Work instruction: Reproduce the text of the data below line by line without any changes. Leave the pictures out of your answer.

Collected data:
○ ○ ○ ○
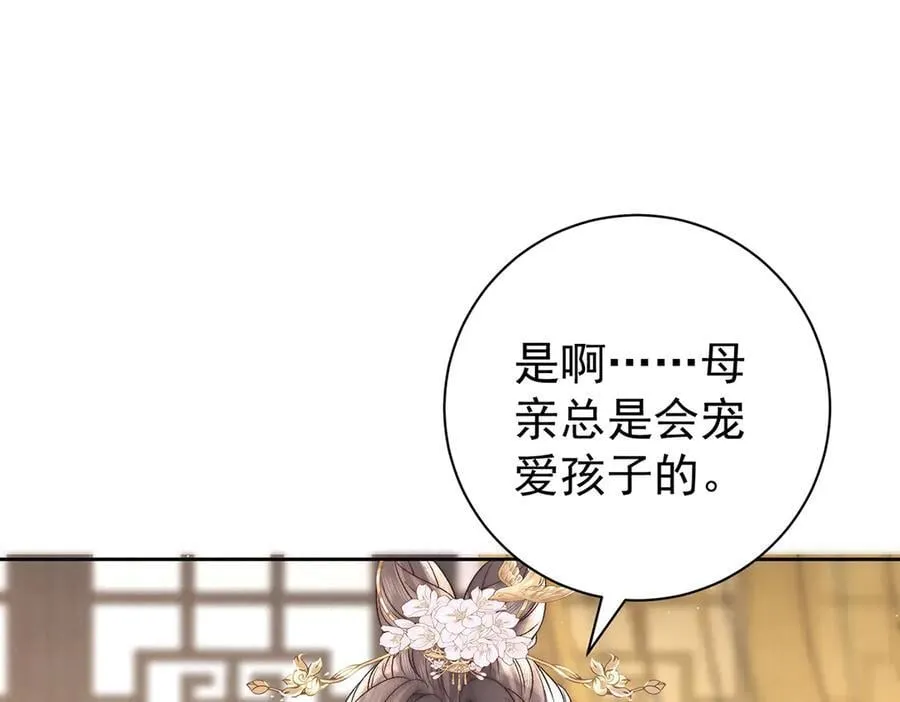 第69话 母女之情114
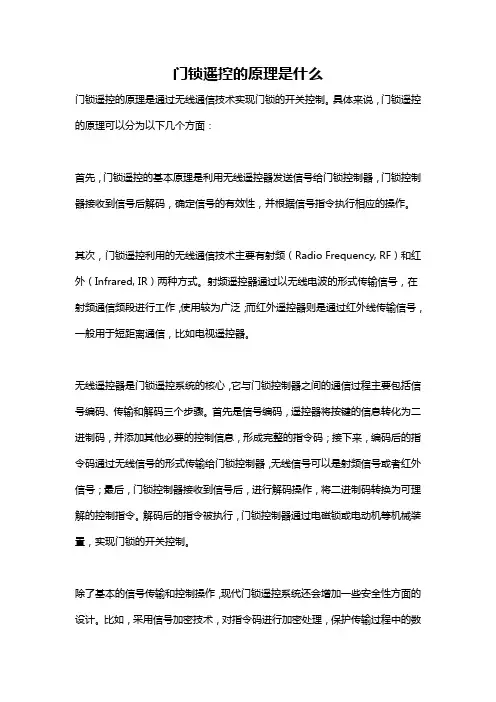 门锁遥控的原理是什么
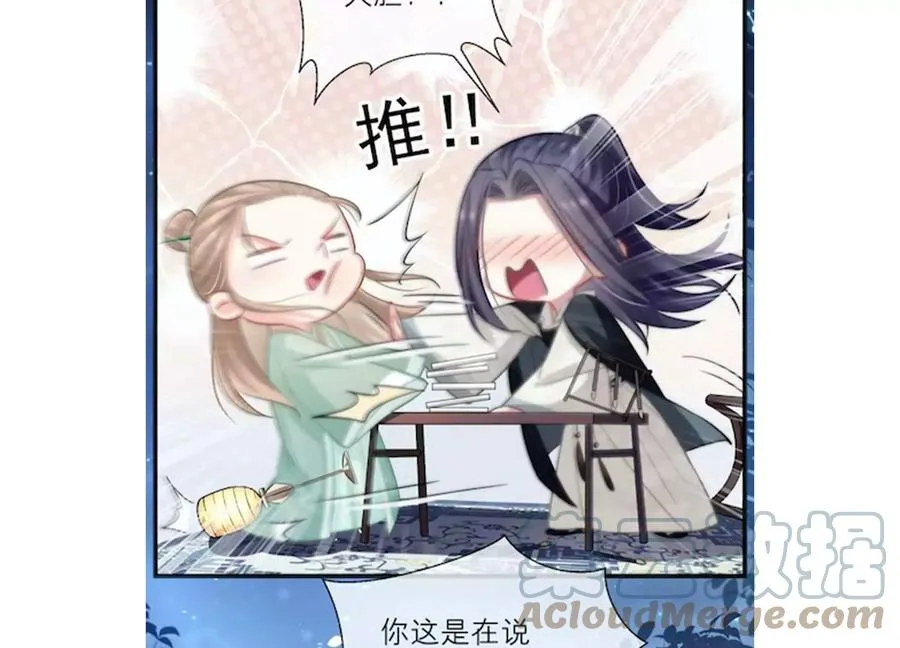 第125话 刺杀69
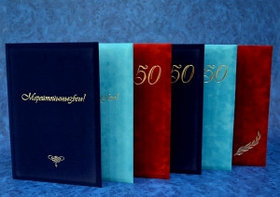 Папки адресные бархатные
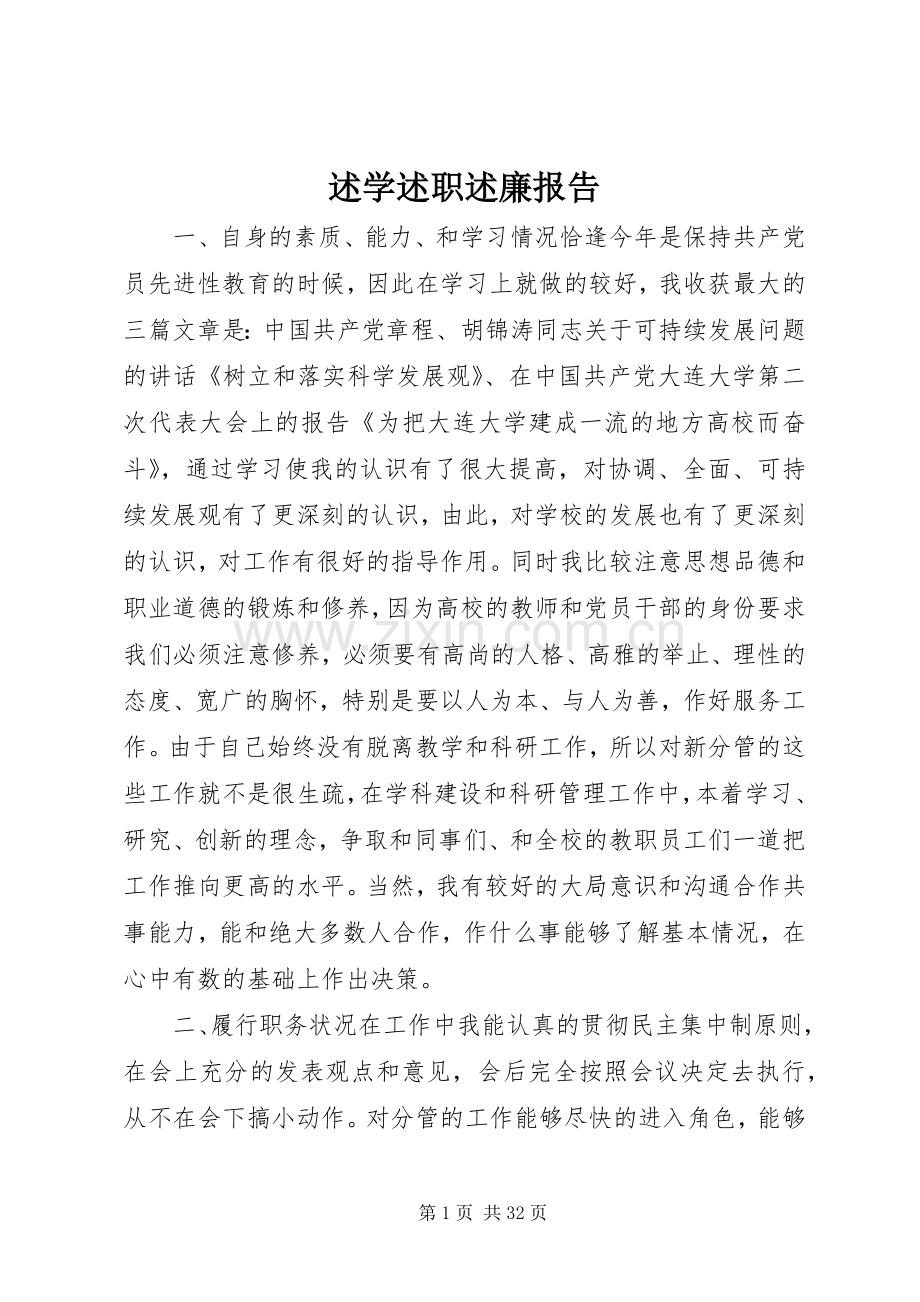 述学述职述廉报告.docx_第1页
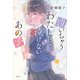 泣いちゃうわたしと泣けないあの子（講談社） [電子書籍]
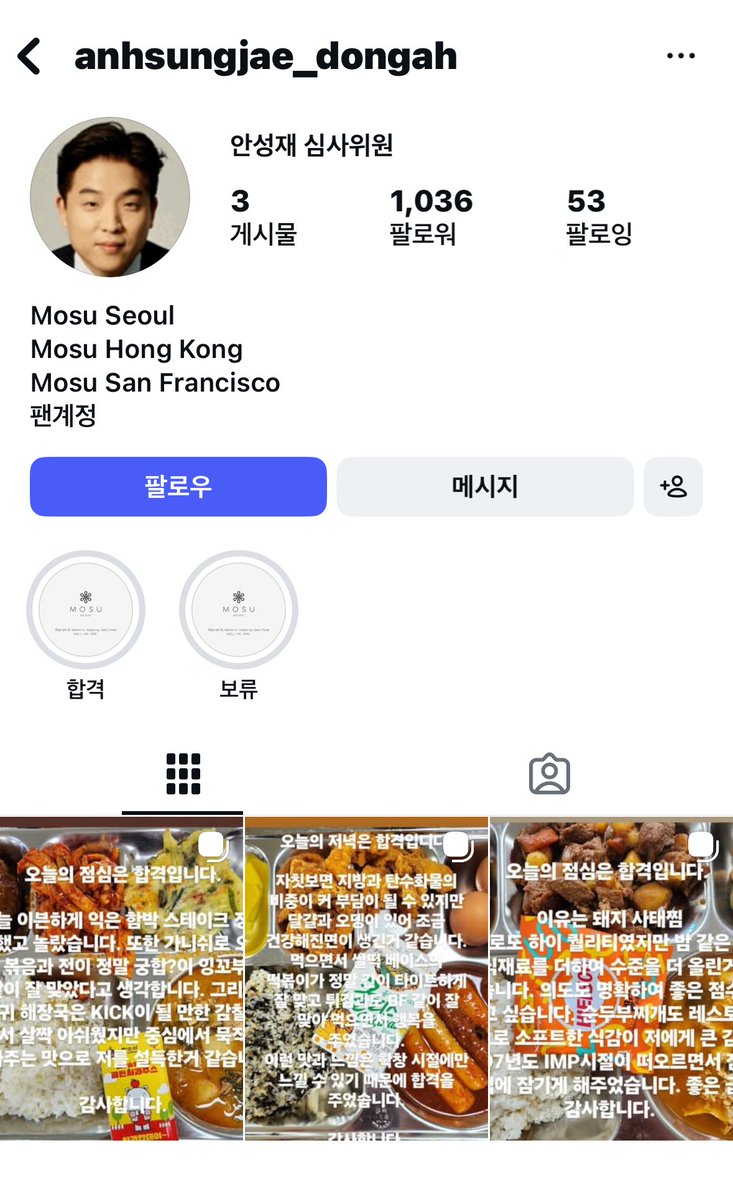 betterthan80's tweet image. 이거보고 인스타 팔로우하려고 안성재쳤는데
이상한거찾음
개웃겨 지 급식 평가함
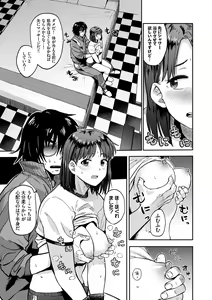 Page 117 of Seiyoku Gunjou - preview thumbnail
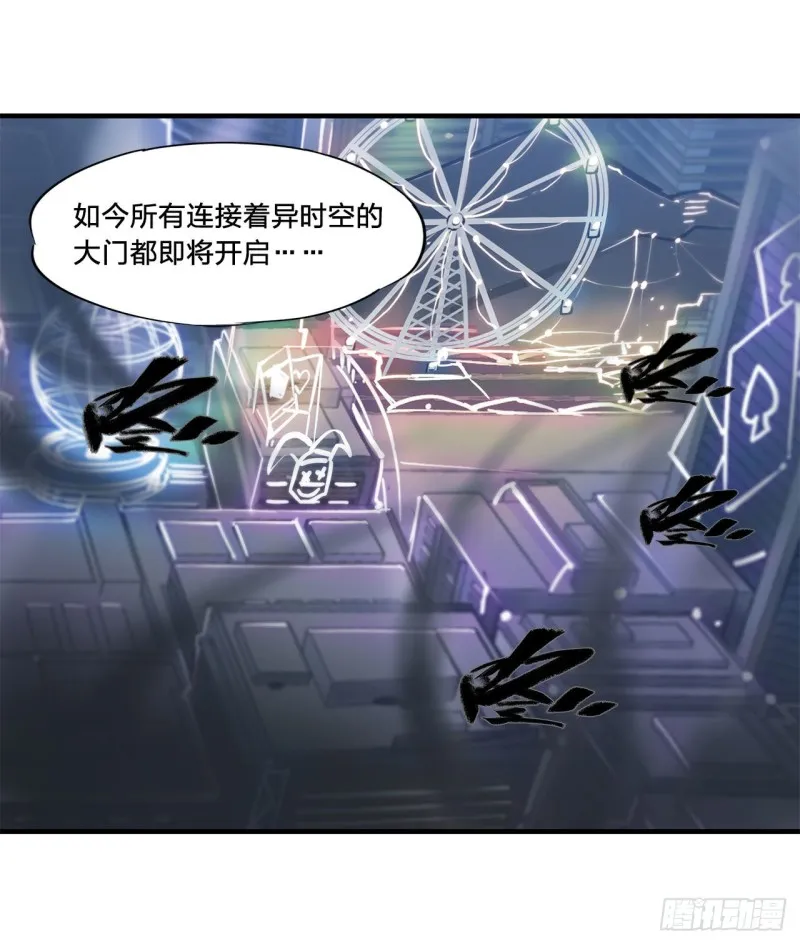 第152话 灵魂寂灭阵 第29页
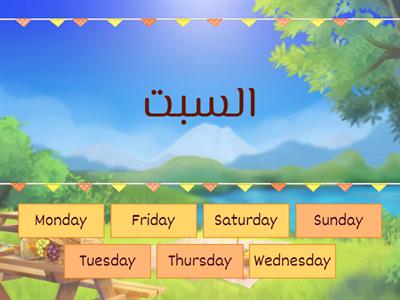 Days of the week in Arabic.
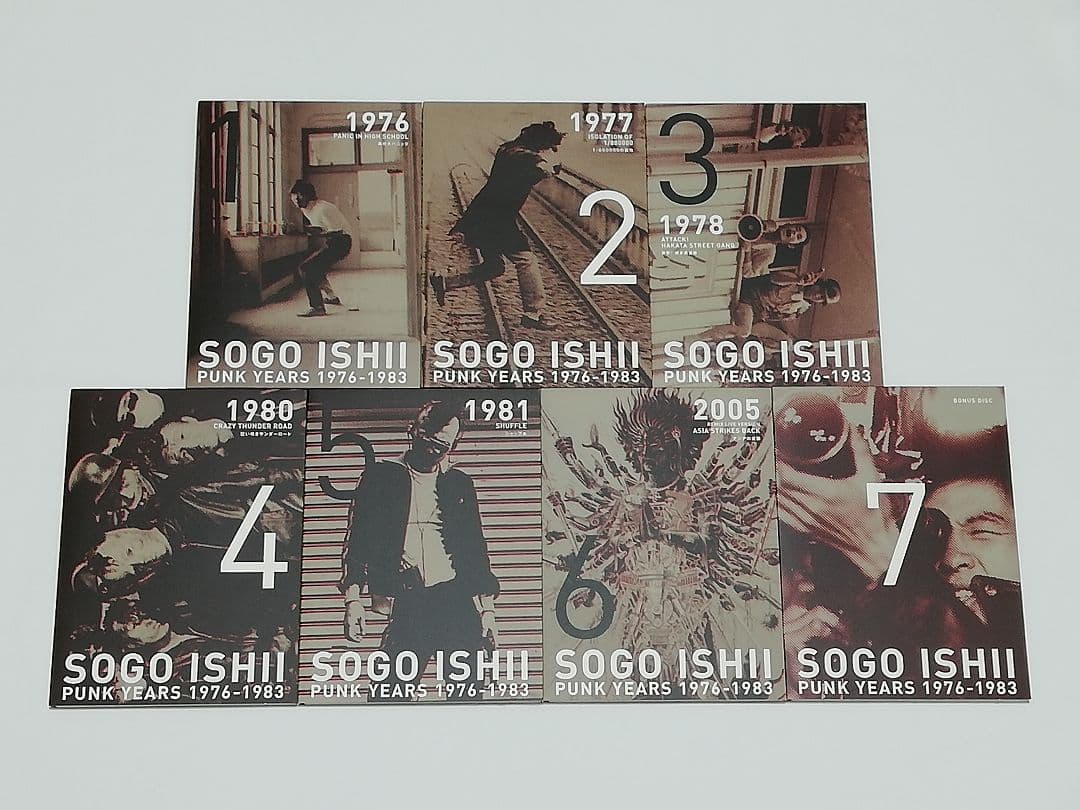 石井聰亙作品集 DVD-BOX Ⅰ～PUNK YEARS 1976-1983～…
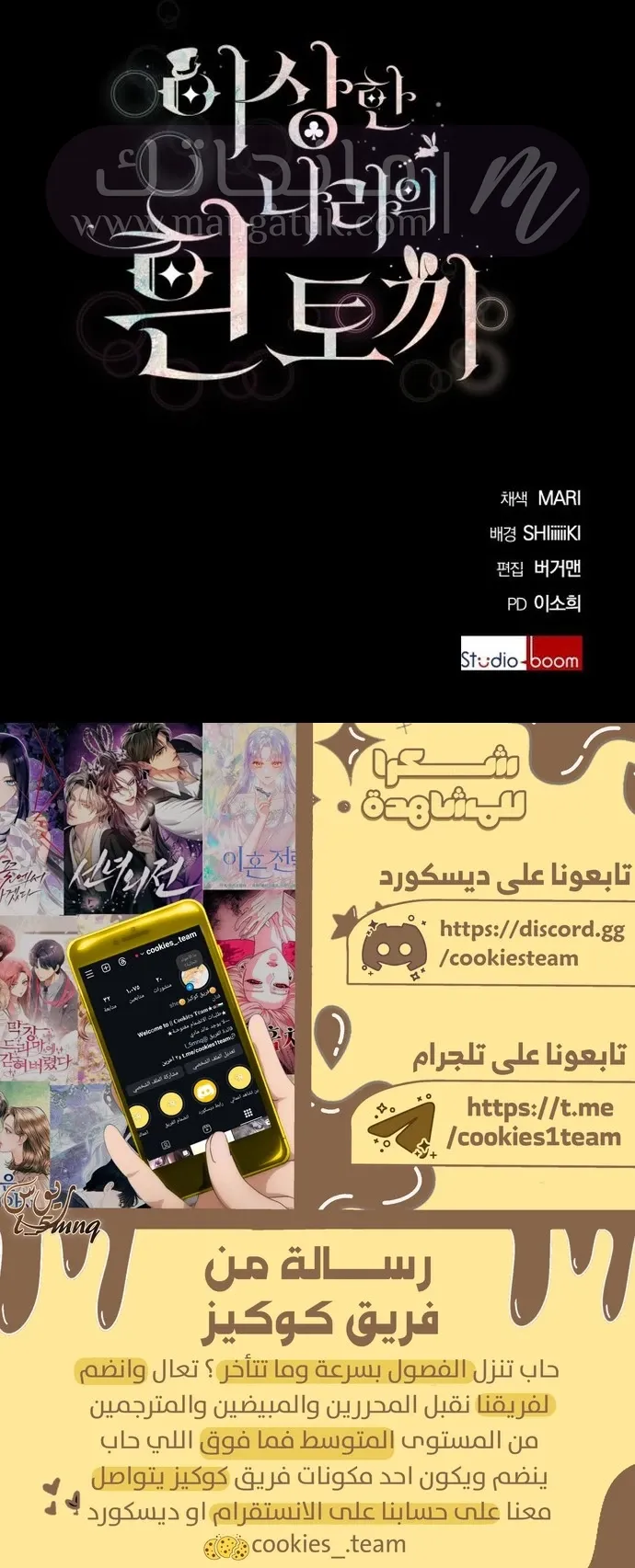الصفحة 24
○ ○ ○ ○
Result for this exercise:
 第69话 母女之情114
 门锁遥控的原理是什么
 第125话 刺杀69
 Папки адресные бархатные
 述学述职述廉报告.docx_第1页
 泣いちゃうわたしと泣けないあの子（講談社） [電子書籍]
 betterthan80's tweet image. 이거보고 인스타 팔로우하려고 안성재쳤는데
이상한거찾음
개웃겨 지 급식 평가함
 Page 117 of Seiyoku Gunjou - preview thumbnail
 第152话 灵魂寂灭阵 第29页
 Days of the week in Arabic.
 石井聰亙作品集 DVD-BOX Ⅰ～PUNK YEARS 1976-1983～…
الصفحة 24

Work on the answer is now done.